=== WORKING DATA ===
• • • • • • •

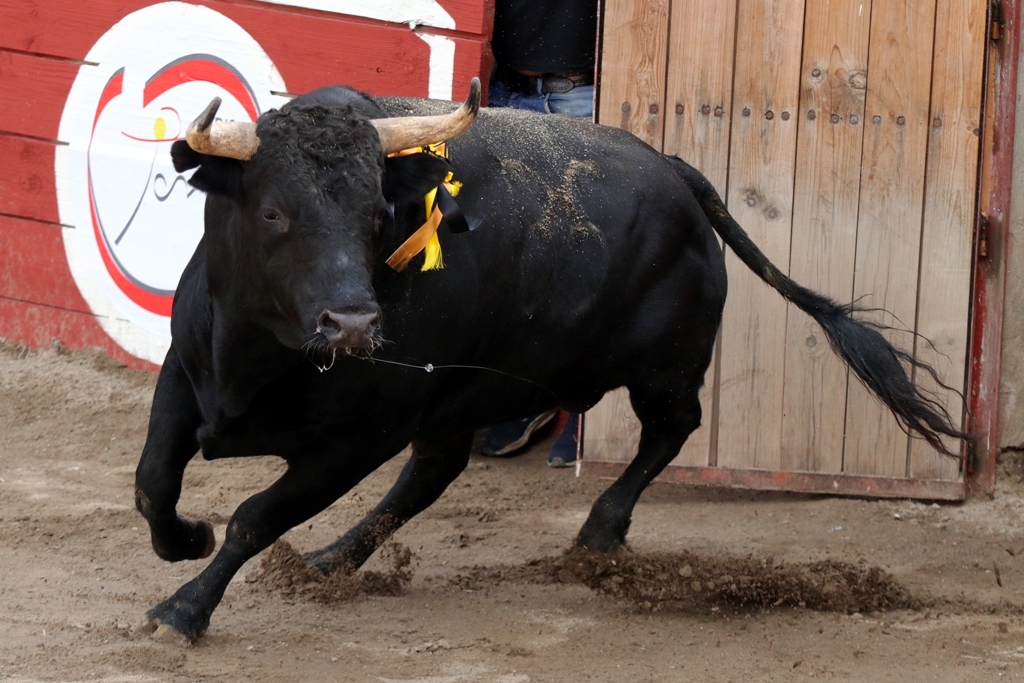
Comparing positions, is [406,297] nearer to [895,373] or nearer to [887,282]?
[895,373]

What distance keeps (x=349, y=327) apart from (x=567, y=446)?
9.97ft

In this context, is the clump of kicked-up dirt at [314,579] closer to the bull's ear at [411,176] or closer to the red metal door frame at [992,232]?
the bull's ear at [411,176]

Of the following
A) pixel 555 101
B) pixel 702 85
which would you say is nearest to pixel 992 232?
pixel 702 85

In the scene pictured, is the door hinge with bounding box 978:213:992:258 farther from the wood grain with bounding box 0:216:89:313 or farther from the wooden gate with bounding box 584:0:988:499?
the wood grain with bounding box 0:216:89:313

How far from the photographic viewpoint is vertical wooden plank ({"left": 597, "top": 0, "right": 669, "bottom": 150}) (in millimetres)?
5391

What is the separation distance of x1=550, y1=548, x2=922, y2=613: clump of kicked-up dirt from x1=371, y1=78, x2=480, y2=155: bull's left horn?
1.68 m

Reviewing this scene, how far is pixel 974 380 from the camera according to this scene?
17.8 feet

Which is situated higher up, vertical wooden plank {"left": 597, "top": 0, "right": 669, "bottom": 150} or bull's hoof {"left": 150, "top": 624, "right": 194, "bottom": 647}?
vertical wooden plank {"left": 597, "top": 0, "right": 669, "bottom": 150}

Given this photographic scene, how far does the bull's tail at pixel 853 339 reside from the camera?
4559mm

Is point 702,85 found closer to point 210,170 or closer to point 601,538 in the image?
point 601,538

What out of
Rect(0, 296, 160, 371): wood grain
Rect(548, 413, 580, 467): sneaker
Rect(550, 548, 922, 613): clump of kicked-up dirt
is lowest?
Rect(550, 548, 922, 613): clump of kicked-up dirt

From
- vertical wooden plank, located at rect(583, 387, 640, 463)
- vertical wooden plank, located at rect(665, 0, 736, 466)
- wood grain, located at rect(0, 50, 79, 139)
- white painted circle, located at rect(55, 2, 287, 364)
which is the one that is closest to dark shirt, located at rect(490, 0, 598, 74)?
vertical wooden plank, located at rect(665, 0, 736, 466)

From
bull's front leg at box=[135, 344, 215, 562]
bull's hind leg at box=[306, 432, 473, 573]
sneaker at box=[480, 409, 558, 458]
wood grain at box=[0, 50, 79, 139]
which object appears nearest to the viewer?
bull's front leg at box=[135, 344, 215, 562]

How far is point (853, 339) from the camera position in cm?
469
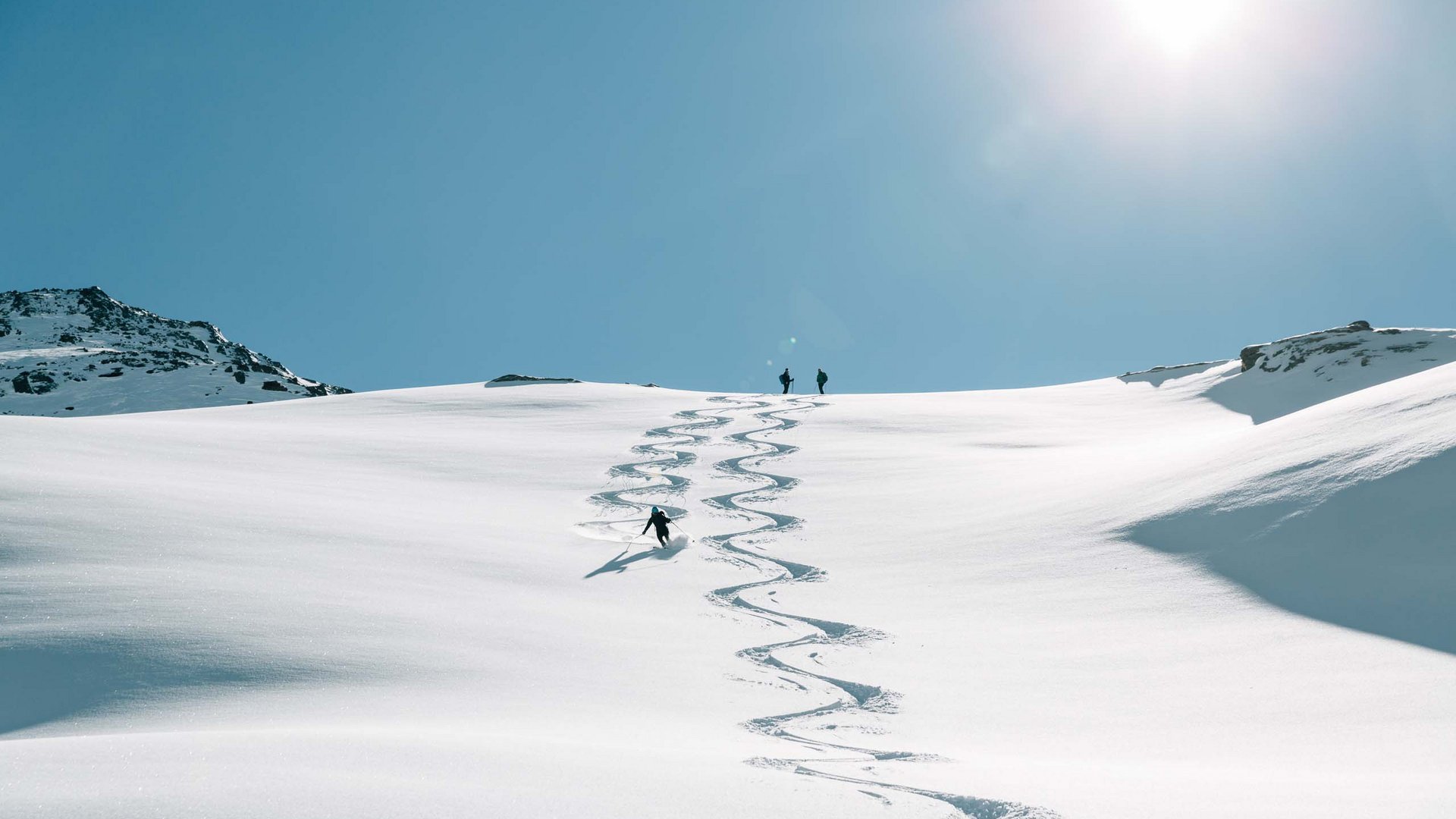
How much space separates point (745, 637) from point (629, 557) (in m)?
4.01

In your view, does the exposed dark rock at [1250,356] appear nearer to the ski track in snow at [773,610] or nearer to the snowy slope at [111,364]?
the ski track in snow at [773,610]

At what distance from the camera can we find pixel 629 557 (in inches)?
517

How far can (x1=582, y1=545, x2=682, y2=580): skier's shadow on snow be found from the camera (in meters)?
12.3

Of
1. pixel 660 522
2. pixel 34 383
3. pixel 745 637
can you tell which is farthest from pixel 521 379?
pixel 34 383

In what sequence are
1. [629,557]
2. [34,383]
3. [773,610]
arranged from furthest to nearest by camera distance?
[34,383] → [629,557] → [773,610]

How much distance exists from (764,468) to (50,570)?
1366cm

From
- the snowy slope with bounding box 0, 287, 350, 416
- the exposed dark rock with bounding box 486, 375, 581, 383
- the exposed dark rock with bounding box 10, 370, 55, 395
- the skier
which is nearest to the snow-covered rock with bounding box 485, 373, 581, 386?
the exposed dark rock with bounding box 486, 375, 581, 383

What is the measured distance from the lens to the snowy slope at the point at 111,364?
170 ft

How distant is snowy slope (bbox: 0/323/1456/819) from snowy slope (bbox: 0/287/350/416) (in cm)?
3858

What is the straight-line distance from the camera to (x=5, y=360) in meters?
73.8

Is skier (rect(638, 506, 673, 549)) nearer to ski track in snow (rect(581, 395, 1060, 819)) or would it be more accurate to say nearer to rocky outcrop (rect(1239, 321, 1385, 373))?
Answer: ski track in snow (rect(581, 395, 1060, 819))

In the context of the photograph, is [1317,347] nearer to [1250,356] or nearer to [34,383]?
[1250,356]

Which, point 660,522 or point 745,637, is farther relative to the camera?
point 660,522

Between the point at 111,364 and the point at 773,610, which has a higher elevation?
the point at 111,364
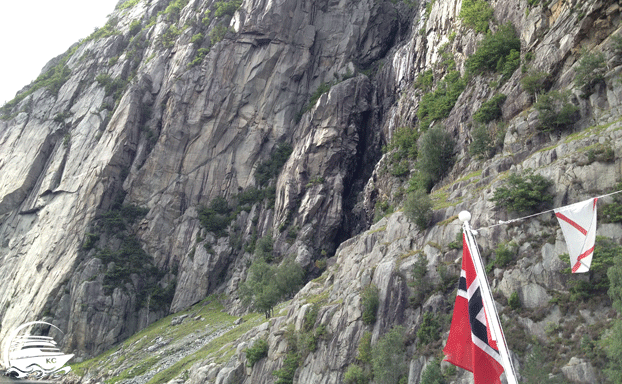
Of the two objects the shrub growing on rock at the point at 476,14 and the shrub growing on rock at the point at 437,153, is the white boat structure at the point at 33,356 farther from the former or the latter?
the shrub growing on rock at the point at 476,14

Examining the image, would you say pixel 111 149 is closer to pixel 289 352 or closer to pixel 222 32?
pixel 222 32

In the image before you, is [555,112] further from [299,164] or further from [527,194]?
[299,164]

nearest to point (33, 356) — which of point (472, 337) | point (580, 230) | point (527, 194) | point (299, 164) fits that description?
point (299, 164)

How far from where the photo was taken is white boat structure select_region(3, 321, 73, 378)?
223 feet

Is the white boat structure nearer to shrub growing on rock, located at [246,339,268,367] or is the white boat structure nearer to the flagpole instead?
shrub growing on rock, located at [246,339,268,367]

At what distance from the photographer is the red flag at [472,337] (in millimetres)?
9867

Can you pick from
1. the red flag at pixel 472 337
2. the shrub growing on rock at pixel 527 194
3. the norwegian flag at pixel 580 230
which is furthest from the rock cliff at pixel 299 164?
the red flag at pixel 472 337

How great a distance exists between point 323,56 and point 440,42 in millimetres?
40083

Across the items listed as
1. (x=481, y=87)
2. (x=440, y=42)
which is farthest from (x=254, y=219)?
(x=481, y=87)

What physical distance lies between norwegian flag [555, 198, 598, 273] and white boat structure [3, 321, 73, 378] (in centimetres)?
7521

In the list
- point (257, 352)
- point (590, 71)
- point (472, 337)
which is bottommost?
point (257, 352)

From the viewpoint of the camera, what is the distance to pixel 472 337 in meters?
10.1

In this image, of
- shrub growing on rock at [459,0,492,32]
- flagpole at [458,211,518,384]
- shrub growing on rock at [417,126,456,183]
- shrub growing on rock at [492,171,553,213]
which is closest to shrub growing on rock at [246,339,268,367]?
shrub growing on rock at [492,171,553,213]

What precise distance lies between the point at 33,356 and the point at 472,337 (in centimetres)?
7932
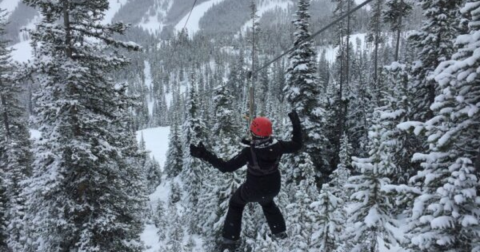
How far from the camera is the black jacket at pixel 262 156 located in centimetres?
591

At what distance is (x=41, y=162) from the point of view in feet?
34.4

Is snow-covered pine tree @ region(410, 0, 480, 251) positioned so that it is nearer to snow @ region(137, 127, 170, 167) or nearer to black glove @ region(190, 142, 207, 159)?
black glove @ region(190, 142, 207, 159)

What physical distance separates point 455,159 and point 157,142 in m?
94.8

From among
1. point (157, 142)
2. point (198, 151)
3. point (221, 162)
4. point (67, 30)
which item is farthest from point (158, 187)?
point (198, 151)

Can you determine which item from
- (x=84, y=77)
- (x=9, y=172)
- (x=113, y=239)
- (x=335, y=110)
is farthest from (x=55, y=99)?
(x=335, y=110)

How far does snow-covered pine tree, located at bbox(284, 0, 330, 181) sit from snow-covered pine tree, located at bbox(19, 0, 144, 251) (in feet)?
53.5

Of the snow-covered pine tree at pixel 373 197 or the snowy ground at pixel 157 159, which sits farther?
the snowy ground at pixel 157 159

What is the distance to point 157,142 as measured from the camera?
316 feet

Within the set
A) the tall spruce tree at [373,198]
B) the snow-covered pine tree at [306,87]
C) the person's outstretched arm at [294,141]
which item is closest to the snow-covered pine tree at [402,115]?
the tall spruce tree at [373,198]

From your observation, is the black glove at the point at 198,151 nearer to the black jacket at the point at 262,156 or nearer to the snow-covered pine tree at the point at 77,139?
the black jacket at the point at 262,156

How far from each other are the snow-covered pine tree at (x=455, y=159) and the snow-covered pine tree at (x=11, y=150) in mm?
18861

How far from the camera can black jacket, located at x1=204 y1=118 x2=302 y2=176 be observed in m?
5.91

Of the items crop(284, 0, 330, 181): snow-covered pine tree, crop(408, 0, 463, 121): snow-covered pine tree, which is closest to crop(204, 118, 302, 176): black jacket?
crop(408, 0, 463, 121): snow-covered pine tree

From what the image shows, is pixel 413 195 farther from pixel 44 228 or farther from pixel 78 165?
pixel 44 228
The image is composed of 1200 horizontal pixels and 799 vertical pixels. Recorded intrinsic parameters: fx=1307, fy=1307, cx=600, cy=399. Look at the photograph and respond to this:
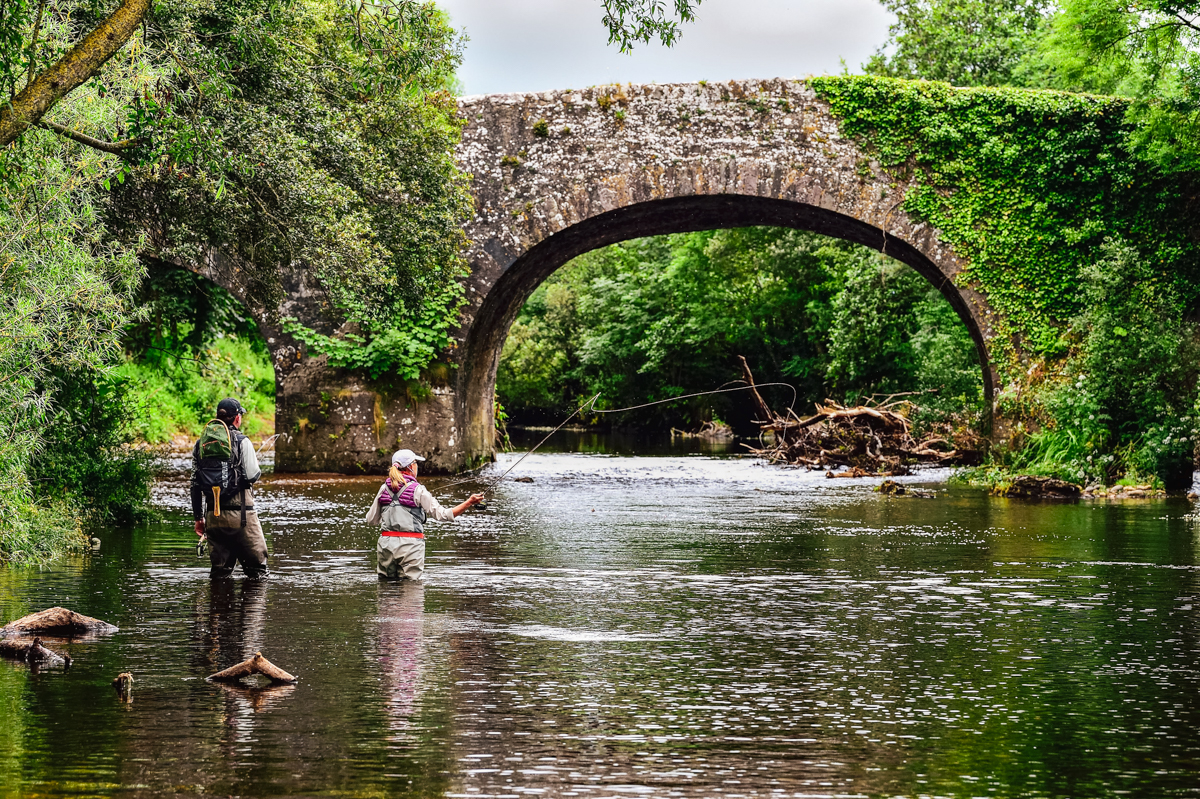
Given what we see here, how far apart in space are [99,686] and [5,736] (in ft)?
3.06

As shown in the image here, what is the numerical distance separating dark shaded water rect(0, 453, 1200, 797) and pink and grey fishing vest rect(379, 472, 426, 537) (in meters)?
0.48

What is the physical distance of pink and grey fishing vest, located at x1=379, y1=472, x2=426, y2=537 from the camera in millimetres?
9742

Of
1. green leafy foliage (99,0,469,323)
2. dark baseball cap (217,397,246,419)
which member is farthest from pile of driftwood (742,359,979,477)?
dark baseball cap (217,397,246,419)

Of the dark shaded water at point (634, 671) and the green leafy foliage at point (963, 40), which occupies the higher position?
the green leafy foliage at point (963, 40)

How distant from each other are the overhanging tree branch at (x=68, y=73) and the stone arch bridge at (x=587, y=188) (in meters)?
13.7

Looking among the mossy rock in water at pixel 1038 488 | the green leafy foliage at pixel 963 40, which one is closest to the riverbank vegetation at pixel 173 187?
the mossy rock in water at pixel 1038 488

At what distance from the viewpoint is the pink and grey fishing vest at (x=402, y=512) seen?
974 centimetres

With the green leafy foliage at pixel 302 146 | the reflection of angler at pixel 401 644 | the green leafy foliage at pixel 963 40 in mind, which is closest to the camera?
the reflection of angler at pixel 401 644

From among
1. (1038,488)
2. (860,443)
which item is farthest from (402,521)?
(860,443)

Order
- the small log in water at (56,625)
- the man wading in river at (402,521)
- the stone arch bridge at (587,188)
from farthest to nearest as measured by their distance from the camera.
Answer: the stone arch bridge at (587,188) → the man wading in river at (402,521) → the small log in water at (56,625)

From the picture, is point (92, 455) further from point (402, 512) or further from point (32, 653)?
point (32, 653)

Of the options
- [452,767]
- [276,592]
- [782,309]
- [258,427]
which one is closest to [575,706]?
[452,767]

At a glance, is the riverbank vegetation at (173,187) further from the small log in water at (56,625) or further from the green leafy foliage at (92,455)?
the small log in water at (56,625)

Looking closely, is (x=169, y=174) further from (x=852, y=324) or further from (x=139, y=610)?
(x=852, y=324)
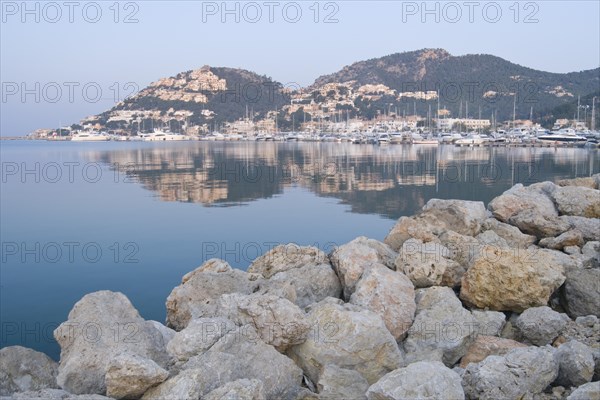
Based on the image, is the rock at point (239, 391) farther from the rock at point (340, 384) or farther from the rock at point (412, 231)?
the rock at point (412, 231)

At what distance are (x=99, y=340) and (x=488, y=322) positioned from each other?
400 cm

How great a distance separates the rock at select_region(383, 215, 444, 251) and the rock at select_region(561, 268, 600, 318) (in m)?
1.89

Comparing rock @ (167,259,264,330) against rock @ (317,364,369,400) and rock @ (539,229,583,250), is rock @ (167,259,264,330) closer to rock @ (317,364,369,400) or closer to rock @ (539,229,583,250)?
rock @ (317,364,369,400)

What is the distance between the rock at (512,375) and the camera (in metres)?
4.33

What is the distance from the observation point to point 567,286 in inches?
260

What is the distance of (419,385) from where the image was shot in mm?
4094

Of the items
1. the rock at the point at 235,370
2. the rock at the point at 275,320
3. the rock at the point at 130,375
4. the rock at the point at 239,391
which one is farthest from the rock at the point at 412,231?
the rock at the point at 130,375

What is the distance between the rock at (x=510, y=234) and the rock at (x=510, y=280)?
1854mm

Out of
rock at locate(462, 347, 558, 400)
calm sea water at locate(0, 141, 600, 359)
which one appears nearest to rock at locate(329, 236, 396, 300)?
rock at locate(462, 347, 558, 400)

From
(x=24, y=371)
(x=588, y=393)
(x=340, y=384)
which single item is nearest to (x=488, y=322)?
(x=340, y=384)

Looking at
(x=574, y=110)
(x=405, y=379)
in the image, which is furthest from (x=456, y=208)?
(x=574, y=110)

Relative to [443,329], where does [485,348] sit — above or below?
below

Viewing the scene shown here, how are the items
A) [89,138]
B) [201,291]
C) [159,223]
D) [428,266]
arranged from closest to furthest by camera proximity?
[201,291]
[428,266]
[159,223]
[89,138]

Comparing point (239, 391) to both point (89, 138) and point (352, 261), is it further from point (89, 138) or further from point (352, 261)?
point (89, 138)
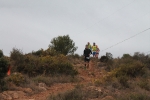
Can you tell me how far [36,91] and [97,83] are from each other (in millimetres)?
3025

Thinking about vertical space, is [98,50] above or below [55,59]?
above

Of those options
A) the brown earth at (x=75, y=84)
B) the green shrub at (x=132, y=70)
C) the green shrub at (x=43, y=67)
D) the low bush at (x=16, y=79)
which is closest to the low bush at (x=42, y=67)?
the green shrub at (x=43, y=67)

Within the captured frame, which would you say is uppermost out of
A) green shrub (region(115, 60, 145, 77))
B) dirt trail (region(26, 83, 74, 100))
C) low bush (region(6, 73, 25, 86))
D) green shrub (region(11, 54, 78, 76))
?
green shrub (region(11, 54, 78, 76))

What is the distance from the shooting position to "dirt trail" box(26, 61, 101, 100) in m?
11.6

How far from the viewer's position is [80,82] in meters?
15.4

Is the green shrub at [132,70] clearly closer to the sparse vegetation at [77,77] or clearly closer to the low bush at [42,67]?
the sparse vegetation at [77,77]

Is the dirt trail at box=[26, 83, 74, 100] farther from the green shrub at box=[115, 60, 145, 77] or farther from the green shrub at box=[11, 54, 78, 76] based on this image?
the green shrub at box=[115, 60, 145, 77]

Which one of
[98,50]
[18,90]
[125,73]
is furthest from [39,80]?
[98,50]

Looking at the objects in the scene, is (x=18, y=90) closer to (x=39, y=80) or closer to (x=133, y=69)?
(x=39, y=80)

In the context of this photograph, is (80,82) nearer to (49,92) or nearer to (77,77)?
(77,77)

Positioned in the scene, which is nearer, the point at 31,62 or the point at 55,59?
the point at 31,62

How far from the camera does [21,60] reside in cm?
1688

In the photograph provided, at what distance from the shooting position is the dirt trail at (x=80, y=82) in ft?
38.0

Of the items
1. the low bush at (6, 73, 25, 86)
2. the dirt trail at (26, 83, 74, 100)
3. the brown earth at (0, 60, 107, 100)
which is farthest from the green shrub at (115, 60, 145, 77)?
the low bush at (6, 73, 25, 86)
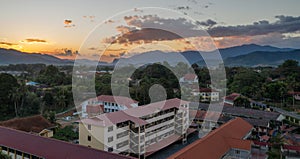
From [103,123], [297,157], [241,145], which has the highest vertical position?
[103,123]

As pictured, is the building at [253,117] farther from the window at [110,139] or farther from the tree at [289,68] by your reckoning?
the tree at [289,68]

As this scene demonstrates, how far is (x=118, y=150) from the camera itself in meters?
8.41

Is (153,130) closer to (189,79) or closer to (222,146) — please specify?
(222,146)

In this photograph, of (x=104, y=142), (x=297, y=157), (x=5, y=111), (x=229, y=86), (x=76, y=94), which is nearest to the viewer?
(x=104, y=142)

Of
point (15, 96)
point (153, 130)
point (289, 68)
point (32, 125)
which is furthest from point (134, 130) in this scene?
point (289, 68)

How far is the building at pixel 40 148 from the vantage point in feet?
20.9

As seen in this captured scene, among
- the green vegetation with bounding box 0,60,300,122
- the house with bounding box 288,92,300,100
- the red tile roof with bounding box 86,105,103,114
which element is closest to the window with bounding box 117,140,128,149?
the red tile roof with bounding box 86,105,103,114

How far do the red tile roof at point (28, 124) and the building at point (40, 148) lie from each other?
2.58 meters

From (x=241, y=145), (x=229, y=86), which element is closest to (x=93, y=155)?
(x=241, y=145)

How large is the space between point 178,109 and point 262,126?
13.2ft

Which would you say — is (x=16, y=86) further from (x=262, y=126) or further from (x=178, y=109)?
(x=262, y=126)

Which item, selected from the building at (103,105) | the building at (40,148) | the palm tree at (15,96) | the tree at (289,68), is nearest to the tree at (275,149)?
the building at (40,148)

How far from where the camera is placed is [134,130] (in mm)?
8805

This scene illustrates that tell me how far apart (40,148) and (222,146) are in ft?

• • • • • • •

=== AIM ===
Copy word for word the lines above, from the line containing "Which item, selected" through the final line of the entries.

=== RESULT OF THIS TASK ===
Which item, selected from the building at (103,105) | the building at (40,148) | the palm tree at (15,96) | the tree at (289,68), is nearest to the tree at (275,149)?
the building at (40,148)

How far from where the camera is placed is [134,130] (in mm)?
8805

This scene illustrates that tell me how far apart (40,148) and (222,146) are in ft?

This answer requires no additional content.